(Part of a data file)

◇ ◇ ◇

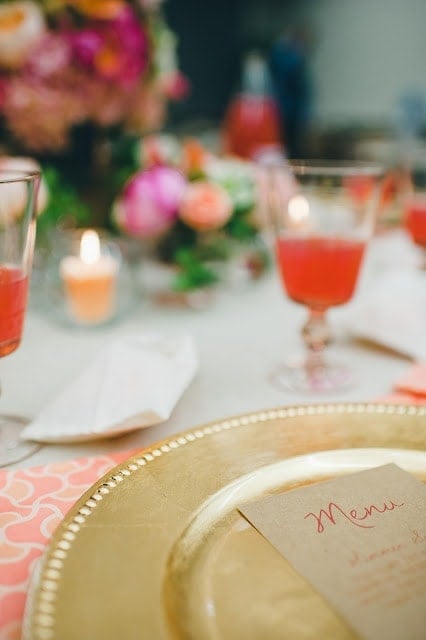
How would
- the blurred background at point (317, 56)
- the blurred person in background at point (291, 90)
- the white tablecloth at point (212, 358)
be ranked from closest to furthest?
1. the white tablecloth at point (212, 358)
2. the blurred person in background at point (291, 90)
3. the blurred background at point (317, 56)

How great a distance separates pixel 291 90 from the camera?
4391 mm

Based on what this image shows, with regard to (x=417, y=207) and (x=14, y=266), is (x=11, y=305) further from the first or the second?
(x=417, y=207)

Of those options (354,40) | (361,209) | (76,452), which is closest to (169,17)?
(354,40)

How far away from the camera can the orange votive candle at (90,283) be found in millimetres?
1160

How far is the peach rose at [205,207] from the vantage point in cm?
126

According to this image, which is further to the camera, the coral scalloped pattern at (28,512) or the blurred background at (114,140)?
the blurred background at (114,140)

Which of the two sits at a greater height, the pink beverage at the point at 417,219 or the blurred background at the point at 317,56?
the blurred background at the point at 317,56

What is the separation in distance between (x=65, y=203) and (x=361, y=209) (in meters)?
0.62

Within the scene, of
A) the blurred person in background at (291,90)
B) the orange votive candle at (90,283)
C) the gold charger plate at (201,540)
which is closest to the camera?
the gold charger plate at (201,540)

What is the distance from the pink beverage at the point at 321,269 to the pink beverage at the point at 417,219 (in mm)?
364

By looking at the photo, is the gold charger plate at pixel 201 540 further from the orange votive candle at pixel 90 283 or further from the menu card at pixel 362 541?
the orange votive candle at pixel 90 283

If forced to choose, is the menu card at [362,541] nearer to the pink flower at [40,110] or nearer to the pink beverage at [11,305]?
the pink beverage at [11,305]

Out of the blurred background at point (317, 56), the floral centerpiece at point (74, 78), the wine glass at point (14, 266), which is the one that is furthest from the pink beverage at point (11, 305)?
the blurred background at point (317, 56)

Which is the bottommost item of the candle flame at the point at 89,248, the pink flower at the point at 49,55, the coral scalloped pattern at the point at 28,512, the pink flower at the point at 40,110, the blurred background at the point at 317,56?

◇ ◇ ◇

§ Stated task
Working from the lines above, reproduce the material exactly and exclude its pictures.

§ Exercise solution
How would
- the blurred background at point (317, 56)
- the blurred person in background at point (291, 90)
- the white tablecloth at point (212, 358)
be ranked from closest to furthest?
1. the white tablecloth at point (212, 358)
2. the blurred person in background at point (291, 90)
3. the blurred background at point (317, 56)

How great a distance separates pixel 291 90 from the camera?
4391 mm

Based on what this image shows, with regard to (x=417, y=207) and (x=14, y=266), is (x=11, y=305) further from the first or the second?
(x=417, y=207)

Of those options (354,40) | (361,209) | (76,452), which is closest to (169,17)?
(354,40)

How far away from the camera can the orange votive candle at (90,283) be found in millimetres?
1160

How far is the peach rose at [205,207] from the vantage point in cm?
126

According to this image, which is further to the camera, the coral scalloped pattern at (28,512) or the blurred background at (114,140)?
the blurred background at (114,140)

Which of the two sits at a greater height, the pink beverage at the point at 417,219 or the blurred background at the point at 317,56?
the blurred background at the point at 317,56

What is the separation in distance between (x=65, y=203) and (x=361, y=209) (in meters)?
0.62

Within the scene, of
A) the blurred person in background at (291,90)
B) the orange votive candle at (90,283)
C) the gold charger plate at (201,540)
which is closest to the camera?
the gold charger plate at (201,540)

What is the distance from the pink beverage at the point at 321,269 to the pink beverage at the point at 417,219 (in mm)?
364

By looking at the photo, is the gold charger plate at pixel 201 540 further from the orange votive candle at pixel 90 283 or further from the menu card at pixel 362 541?
the orange votive candle at pixel 90 283

If forced to choose, is the menu card at [362,541] nearer to the pink flower at [40,110] or nearer to the pink beverage at [11,305]?
the pink beverage at [11,305]

Out of the blurred background at point (317, 56), the floral centerpiece at point (74, 78), the wine glass at point (14, 266), which is the one that is furthest from the pink beverage at point (11, 305)?
the blurred background at point (317, 56)

Which is the bottommost item of the candle flame at the point at 89,248, the pink flower at the point at 49,55, the coral scalloped pattern at the point at 28,512, the pink flower at the point at 40,110, the blurred background at the point at 317,56?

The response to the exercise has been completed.